The track was co-written and produced by Maurissa and Jed specifically for inclusion in "Epitaph One," the unaired episode of Joss Whedon's sci-fi television series Dollhouse, which Maurissa and Jed also wrote together.

==Song information==
During writing and production of "Epitaph One," the 13th unaired episode of Dollhouse (the television series for which Tancharoen and Whedon also write), the two writers felt that a piece of music was necessary over the coda of the episode, but due to budget concerns, they were unable to use a famous or popular song at the time. Rather, Tancharoen and Whedon wrote "Remains," which can be heard over the episode's final scenes. However, they wanted the song not to appear too close to the content of the episode lyrically, so as not to distract the viewer with the realization that the song was composed specifically for the episode, despite the lyrics being thematically relevant but not overly specific to the context. Tancharoen and Whedon were happy with the end result of the song, which they felt sounded like a genuine piece of contemporary music, thus prompting them to release the song on its own merit as well.

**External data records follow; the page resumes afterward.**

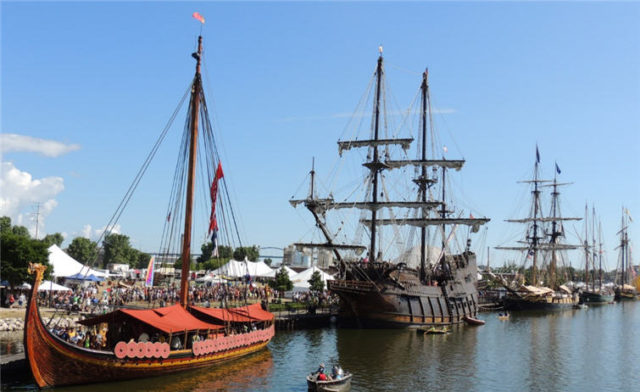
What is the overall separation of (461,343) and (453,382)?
1508 cm

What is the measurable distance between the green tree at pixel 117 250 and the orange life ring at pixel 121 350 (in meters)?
128

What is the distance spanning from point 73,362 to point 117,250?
131350 millimetres

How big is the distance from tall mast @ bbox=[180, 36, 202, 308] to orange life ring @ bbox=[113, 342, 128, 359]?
20.0 feet

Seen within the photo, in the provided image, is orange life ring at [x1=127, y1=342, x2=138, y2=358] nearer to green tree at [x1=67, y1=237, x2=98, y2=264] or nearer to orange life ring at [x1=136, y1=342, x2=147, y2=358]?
orange life ring at [x1=136, y1=342, x2=147, y2=358]

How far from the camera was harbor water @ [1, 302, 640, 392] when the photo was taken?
29.0 metres

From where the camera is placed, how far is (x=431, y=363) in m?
36.3

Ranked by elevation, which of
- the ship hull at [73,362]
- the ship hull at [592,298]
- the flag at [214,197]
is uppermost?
the flag at [214,197]

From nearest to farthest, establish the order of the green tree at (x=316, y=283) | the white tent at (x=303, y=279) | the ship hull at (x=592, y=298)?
the green tree at (x=316, y=283)
the white tent at (x=303, y=279)
the ship hull at (x=592, y=298)

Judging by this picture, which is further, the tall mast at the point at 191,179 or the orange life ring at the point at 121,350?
the tall mast at the point at 191,179

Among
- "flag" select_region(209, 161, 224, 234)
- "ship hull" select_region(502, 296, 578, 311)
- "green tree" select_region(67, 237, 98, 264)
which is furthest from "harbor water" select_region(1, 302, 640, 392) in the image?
"green tree" select_region(67, 237, 98, 264)

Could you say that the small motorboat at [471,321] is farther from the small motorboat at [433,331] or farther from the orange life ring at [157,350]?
the orange life ring at [157,350]

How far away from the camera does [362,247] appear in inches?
2095

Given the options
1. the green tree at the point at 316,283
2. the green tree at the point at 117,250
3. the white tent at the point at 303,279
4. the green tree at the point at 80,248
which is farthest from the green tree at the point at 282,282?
the green tree at the point at 117,250

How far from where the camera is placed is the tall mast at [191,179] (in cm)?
3216
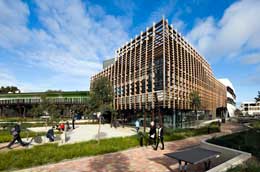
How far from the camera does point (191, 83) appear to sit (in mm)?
29656

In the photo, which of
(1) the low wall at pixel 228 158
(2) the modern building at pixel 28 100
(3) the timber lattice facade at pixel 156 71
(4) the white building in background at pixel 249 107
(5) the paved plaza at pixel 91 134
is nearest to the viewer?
(1) the low wall at pixel 228 158

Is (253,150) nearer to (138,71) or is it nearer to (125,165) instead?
(125,165)

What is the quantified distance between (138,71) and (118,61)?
22.4ft

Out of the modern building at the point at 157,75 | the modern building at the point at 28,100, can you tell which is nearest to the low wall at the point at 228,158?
the modern building at the point at 157,75

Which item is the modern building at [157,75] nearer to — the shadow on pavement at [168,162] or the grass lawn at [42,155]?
the grass lawn at [42,155]

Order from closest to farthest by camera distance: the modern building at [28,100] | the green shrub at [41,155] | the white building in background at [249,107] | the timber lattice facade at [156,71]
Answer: the green shrub at [41,155]
the timber lattice facade at [156,71]
the modern building at [28,100]
the white building in background at [249,107]

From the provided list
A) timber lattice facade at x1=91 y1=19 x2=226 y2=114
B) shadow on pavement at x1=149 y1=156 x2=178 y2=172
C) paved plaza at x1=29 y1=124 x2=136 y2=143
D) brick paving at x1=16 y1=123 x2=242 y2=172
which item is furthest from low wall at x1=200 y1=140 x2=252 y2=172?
timber lattice facade at x1=91 y1=19 x2=226 y2=114

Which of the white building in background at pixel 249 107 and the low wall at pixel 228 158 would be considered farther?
the white building in background at pixel 249 107

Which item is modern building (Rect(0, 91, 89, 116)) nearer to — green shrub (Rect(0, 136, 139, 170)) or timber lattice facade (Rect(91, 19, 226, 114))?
timber lattice facade (Rect(91, 19, 226, 114))

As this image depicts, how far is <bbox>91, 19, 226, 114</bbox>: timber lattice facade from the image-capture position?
22.9 metres

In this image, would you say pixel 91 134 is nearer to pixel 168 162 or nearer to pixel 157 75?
pixel 157 75

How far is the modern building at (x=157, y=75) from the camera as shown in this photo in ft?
75.3

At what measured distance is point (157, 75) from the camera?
23.7 metres

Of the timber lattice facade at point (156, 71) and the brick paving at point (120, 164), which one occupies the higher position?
the timber lattice facade at point (156, 71)
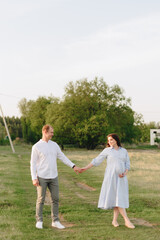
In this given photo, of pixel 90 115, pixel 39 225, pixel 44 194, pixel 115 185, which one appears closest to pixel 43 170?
pixel 44 194

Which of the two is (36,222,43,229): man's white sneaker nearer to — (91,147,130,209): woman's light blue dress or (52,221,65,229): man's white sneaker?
(52,221,65,229): man's white sneaker

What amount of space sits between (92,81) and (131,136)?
12.1 m

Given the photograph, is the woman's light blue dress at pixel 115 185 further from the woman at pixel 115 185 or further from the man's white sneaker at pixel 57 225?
the man's white sneaker at pixel 57 225

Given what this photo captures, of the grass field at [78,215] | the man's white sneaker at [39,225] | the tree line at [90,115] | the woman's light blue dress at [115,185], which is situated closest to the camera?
the grass field at [78,215]

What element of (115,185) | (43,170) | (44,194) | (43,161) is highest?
(43,161)

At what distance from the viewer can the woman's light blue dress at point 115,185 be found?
7.36m

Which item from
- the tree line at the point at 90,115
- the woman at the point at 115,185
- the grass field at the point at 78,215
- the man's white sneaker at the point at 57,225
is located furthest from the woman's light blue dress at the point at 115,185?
the tree line at the point at 90,115

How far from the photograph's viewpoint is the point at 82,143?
2314 inches

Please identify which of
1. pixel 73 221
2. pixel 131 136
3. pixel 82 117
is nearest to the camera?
pixel 73 221

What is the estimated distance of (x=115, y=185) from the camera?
7.42 metres

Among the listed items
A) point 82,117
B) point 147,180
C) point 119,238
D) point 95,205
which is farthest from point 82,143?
point 119,238

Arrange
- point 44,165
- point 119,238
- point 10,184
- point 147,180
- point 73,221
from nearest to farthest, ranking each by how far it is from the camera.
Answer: point 119,238
point 44,165
point 73,221
point 10,184
point 147,180

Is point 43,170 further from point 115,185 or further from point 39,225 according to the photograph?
point 115,185

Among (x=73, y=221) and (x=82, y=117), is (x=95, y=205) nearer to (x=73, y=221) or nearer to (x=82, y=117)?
(x=73, y=221)
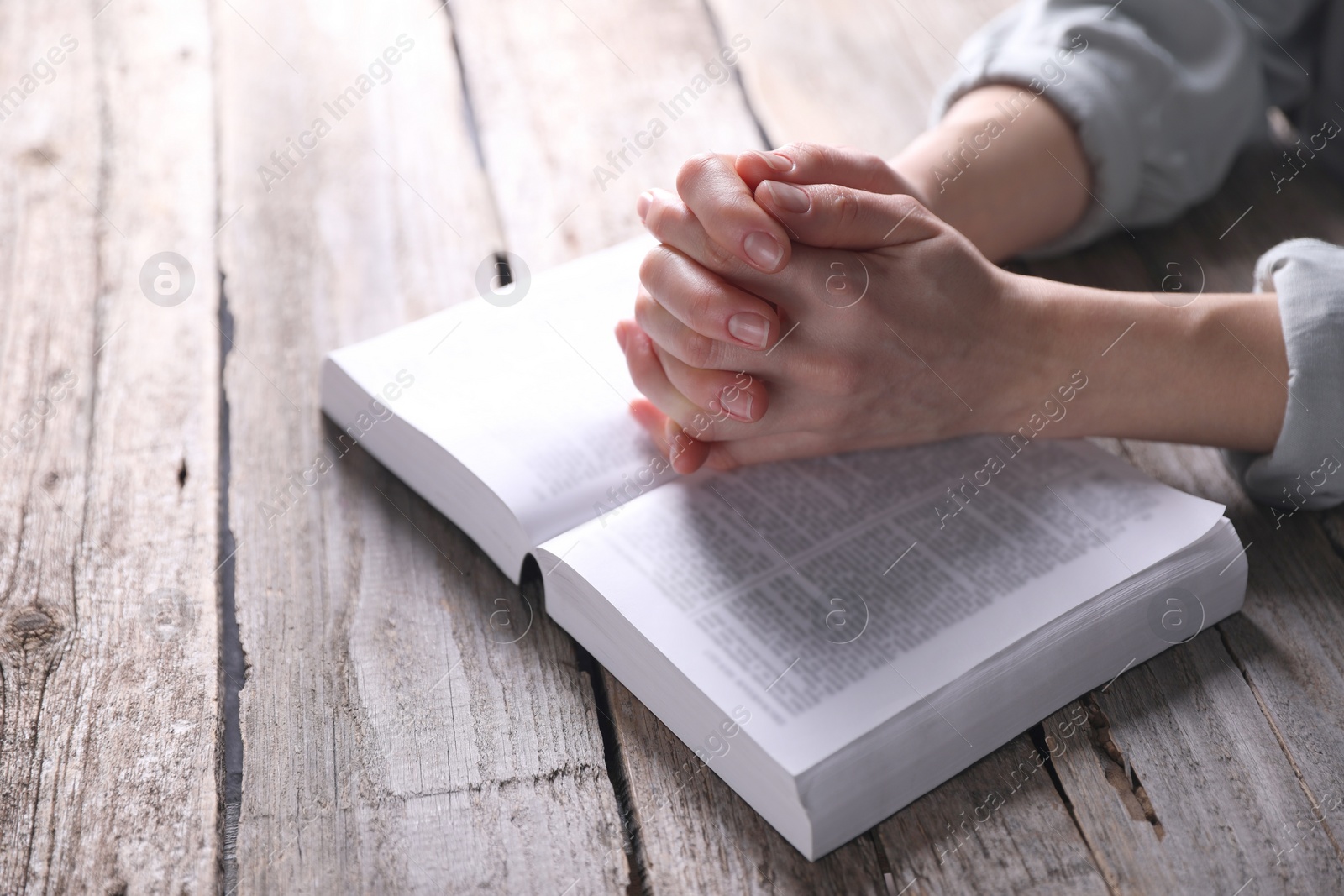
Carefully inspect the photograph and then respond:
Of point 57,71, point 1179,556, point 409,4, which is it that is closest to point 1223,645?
point 1179,556

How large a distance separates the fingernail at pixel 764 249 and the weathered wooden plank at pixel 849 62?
497 millimetres

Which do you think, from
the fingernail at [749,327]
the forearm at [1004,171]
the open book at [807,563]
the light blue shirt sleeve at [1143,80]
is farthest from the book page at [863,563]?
the light blue shirt sleeve at [1143,80]

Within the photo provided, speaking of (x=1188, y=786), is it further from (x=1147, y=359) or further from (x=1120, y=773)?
(x=1147, y=359)

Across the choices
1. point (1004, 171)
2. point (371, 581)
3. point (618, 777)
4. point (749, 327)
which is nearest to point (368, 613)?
point (371, 581)

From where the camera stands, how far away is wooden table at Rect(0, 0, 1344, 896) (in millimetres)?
567

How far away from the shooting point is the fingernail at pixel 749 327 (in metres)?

Despite "Epitaph One" having not aired on television in the United States, the episode did air in foreign markets (airdates varied) and was released in the U.S. on the first season DVD set of Dollhouse on July 28, 2009, with the song fully intact.

Tancharoen and Whedon have since lent their musical writing and production and/or vocal abilities to The Legend of Neils musical episode, the music video "(Do You Wanna Date My) Avatar" for The Guild, and previously in Dr. Horrible's Sing-Along Blog, again with brothers Joss Whedon and Zack Whedon. Coincidentally, all of these productions also featured Felicia Day.

==Music video==
A video was released October 12, 2010. It is written, directed, and shot by Anton King and features Tancharoen (who played Kilo in Dollhouse), Fran Kranz (Topher in Dollhouse), Caitlin Stasey, and J.R. Starr.